Microsoft Teams - A lot to it!
January 17, 2020
Microsoft Teams - A lot to it!
Score 9 out of 10
Overall Satisfaction with Microsoft Teams
We have been a long-time Skype customer (and before that Lync and Office Communications Server), so we're following the evolution path for internal communications workloads. We are using Teams all across our organization. As an education institution, we have also used Skype and will be using Teams in a classroom setting to support teaching and learning activities, particularly for our online and distance education offerings. Aside from the communications aspects and needs of our various internal groups and classes, we are also starting to leverage Microsoft Teams for our more collaborative groups that create and manage a lot of content and documents. Many of those groups have been using a combination of email and traditional SharePoint team sites (going back to SharePoint 2007), but the Microsoft Teams experience allows them to work more collaboratively and in a more connected way, while still having the power of the backend storage in SharePoint. For example, our team that manages policies and business procedures recently completed a large effort to review and revise many of those documents. Using Teams, they were able to take advantage of simultaneous document editing to make those processes quicker.
- It allows for "in the moment" or "in the flow" collaboration. For instance, you can share a document while chatting about it. The chat and document are always connected and it is easy to see the surrounding context of comments and how they relate to portions of a document.
- The Teams mobile client is excellent. Far superior to the Skype mobile client.
- The name "Teams" can be confusing, particularly if your organization has used SharePoint team sites much in the past. Also, it is a plural noun name, so it can be grammatically awkward as an IT person to suggest to a group that they "may want to try a new Teams".
- There is a lot to the Teams experience. The communications portions (chatting and Teams meetings) can be fairly straightforward to understand on a basic level, but when you start combining that with ongoing work for standing groups (i.e. real-world teams), then Teams can get overwhelming to think about how that team works. It isn't a technology capability problem - it is an issue of making sure the work (and processes) fits the technology.
- It is helping us reach more students through online teaching and learning.
- Teams is collapsing some of the "work panes" (different windows open to many systems at the same time) that many groups have since you can bring those web-based experiences right inside the Teams experience.
Teams is an evolution and shift from Skype for Business. It has many of the same functions and allows for even more features and functionality in that communications based workstream. Teams continue to use SharePoint as the storage and file+content services backend, so this is also a bit of an evolution as opposed to a replacement. The difference Teams brings is, you can work with those files in ways that are often easier and more productive.
The support positives are usually around the "evergreen" nature of this cloud service. Issues are usually fixed pretty quickly (often before we can completely register, assess, and report them) and new features emerge almost daily, which improves the product each time. This rapid pace of change can be negative and may add support incidents (mostly for training or retraining), but the overall effect is positive.
Do you think Microsoft Teams delivers good value for the price?
Are you happy with Microsoft Teams's feature set?
Did Microsoft Teams live up to sales and marketing promises?
Did implementation of Microsoft Teams go as expected?
Would you buy Microsoft Teams again?
To accurately answer this, there may need to be some distinction around the functionalities Teams can provide.
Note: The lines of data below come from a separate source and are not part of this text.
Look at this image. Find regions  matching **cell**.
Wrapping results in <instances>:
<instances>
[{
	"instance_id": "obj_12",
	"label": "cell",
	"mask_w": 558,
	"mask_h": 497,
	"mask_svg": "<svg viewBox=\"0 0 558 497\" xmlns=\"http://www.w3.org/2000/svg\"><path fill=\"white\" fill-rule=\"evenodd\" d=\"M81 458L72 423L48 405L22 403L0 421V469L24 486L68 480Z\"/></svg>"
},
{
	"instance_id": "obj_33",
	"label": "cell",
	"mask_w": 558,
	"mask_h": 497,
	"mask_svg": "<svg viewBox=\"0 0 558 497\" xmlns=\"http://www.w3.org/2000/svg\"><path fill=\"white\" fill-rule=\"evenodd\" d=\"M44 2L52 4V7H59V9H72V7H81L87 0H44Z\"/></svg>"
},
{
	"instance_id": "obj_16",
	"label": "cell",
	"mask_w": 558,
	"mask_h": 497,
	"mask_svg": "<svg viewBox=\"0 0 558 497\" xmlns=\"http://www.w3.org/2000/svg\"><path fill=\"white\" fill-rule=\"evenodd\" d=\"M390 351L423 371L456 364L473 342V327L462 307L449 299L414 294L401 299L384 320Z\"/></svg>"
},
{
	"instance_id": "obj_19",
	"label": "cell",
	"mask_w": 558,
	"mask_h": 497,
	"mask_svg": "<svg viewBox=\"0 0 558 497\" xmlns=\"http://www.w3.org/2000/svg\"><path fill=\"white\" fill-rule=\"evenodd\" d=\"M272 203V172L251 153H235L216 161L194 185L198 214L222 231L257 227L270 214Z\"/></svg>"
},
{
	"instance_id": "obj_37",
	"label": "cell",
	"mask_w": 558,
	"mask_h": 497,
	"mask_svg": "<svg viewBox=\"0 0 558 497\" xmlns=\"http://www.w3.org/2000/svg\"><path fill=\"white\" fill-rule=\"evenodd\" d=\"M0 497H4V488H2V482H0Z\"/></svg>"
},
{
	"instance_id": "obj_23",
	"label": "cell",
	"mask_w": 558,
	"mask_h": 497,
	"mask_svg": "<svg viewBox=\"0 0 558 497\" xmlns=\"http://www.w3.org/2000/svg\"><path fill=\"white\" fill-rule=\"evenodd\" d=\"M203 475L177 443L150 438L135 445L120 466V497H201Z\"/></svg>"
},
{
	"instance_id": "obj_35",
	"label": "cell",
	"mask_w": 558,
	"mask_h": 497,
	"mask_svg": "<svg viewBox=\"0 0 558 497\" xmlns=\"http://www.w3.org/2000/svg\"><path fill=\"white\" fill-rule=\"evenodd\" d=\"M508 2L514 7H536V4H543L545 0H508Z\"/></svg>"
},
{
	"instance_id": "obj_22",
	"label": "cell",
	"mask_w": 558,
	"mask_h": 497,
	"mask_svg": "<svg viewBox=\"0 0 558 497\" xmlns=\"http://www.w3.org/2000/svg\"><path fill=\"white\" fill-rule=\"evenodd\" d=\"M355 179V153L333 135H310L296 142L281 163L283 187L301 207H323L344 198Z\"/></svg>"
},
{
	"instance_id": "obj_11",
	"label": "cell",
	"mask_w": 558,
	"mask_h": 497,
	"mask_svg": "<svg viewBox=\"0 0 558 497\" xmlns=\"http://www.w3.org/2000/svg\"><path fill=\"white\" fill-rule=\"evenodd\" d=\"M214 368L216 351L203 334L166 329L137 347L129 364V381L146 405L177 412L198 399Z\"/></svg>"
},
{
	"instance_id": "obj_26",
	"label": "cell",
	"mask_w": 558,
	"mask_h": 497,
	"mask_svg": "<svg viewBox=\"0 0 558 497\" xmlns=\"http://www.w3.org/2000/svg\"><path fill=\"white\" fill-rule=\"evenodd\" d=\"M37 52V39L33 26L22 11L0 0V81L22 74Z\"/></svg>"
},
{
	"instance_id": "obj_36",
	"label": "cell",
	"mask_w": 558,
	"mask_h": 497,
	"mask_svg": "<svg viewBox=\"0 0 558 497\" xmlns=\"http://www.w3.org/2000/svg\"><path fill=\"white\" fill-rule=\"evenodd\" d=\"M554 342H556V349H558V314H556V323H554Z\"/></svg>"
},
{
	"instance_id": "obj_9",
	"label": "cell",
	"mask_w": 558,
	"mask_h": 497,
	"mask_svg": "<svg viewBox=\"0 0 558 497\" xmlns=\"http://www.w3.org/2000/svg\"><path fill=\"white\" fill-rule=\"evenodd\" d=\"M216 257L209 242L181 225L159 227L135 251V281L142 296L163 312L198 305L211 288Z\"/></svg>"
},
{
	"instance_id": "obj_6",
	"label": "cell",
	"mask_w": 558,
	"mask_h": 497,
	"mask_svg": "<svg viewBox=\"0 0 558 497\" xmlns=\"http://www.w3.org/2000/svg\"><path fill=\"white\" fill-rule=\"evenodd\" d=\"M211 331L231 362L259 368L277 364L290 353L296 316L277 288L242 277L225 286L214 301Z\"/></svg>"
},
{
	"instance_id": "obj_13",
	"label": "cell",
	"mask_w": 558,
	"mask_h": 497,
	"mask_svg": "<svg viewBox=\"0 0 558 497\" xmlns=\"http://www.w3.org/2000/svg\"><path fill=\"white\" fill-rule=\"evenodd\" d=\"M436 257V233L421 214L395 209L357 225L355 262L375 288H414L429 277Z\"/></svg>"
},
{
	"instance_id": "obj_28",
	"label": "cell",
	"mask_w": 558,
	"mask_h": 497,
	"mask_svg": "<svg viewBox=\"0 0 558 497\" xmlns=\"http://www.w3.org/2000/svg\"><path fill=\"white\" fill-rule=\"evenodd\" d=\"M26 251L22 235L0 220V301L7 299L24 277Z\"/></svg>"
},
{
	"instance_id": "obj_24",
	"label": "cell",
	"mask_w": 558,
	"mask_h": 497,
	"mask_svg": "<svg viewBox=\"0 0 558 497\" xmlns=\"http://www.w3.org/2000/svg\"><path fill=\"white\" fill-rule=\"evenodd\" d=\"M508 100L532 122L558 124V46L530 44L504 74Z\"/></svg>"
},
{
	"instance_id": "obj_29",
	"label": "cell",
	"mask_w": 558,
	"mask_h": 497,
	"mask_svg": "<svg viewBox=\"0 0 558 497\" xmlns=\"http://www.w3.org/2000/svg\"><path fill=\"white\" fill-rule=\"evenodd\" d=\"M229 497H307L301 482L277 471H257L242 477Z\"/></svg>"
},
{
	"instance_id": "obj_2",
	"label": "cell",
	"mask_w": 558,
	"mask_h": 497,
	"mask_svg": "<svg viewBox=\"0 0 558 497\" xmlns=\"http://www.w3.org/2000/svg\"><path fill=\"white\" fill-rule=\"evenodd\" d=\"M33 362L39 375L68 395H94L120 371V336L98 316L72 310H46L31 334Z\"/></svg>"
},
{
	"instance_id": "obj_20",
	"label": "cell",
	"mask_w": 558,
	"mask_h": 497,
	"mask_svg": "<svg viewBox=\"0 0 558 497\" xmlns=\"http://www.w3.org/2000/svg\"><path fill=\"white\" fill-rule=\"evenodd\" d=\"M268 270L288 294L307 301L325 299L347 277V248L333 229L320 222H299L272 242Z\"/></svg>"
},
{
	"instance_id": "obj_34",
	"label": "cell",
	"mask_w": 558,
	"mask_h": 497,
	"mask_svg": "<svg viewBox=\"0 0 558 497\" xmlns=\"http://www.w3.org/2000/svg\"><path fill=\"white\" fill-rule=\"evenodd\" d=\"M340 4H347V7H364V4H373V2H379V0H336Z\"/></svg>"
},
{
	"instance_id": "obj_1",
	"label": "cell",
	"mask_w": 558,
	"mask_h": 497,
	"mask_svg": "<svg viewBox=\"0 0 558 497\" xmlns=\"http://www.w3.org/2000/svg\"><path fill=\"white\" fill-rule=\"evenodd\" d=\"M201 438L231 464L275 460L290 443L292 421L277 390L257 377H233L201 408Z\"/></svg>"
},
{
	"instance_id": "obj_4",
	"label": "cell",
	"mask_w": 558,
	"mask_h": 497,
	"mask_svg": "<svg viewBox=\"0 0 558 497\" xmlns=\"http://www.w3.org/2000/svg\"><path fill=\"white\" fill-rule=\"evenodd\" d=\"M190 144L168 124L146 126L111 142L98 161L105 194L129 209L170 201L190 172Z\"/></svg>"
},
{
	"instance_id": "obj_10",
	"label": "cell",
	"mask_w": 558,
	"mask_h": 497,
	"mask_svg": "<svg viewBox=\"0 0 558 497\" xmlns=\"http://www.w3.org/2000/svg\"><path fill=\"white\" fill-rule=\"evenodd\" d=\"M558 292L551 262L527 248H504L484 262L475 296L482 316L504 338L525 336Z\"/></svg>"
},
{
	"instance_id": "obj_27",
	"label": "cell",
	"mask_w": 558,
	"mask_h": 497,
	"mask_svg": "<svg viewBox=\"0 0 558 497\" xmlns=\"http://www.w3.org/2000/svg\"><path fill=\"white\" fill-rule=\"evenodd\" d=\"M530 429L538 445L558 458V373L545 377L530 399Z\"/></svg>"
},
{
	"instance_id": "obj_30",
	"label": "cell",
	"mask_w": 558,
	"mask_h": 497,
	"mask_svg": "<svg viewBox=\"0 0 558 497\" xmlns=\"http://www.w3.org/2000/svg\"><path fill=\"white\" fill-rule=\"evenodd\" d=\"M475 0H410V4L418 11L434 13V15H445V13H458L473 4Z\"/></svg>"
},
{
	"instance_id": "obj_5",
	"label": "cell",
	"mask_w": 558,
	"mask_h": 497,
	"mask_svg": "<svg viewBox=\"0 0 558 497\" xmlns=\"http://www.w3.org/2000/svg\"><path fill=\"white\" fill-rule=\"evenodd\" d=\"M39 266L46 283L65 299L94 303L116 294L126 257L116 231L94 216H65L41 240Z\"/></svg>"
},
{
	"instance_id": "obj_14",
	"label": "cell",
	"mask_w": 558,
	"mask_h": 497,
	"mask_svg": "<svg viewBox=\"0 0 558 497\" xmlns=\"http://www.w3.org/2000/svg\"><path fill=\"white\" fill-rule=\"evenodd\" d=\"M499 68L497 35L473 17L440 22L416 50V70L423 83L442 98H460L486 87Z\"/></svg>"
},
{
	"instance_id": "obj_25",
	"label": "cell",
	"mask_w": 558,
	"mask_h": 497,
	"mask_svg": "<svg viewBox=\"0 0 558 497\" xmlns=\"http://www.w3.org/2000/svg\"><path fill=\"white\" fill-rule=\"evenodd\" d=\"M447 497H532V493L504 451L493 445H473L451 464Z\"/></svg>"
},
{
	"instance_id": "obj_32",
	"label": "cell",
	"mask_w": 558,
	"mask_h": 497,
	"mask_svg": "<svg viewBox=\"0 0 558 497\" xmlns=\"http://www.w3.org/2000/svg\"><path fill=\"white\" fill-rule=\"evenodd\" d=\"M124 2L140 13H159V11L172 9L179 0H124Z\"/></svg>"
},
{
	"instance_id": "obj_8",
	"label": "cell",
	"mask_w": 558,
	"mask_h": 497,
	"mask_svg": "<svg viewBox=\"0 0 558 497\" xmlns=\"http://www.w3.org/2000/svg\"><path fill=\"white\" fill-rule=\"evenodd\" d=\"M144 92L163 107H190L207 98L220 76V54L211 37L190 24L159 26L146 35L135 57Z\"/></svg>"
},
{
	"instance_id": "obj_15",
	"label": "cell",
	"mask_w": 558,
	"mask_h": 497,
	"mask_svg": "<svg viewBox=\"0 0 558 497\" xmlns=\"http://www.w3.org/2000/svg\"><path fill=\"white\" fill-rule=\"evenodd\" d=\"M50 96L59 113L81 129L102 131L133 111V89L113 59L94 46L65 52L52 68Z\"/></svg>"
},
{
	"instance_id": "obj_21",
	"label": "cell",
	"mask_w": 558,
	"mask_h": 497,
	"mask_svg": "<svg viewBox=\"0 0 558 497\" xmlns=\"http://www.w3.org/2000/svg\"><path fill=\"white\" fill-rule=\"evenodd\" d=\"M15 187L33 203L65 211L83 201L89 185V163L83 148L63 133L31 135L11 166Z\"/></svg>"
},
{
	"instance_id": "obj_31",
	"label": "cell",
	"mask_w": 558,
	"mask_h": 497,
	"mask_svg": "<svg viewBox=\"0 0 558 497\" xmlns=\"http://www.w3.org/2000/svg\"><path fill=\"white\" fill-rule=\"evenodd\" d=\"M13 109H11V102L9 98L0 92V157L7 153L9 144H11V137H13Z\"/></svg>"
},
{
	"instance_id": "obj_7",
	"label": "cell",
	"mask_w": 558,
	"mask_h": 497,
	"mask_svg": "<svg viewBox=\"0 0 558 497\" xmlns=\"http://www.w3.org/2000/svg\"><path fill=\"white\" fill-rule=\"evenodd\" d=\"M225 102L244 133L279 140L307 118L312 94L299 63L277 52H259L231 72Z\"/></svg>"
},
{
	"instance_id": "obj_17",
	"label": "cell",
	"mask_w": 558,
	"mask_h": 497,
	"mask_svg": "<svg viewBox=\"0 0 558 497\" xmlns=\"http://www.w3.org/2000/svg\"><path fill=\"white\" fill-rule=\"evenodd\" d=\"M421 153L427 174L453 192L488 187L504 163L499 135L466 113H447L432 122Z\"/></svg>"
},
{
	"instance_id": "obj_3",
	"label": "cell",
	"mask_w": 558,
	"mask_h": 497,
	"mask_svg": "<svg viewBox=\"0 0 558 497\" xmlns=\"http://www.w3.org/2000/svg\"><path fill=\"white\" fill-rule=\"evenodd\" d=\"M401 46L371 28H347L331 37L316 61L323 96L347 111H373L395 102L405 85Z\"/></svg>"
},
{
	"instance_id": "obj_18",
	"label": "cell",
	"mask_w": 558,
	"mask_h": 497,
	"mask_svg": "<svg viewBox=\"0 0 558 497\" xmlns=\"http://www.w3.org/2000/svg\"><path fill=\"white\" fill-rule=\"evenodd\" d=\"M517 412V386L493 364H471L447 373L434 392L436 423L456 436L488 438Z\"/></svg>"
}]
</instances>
So for online meetings, chatting, and even webinars and online events, Teams is a great option. Licensing variations may be a bit confusing, but an organization could easily use Teams to hold meetings and other online events for groups internally and externally. That meeting content can be recorded, transcribed, and even translated on the fly for various audiences as well. If the people in your group (or organization) are naturally open and collaborative, then this technology can easily support and extend those actions while still providing the necessary security and compliance needs around any content or documents. If your people aren't as open or collaborative, then Teams will not fix that issue. No technology will. If your people or organization are not open and collaborative out of a desire or a perceived need, then Teams may be able to put some of those concerns to ease if properly implemented and trained. The security and compliance controls are quite strong and are worth a look.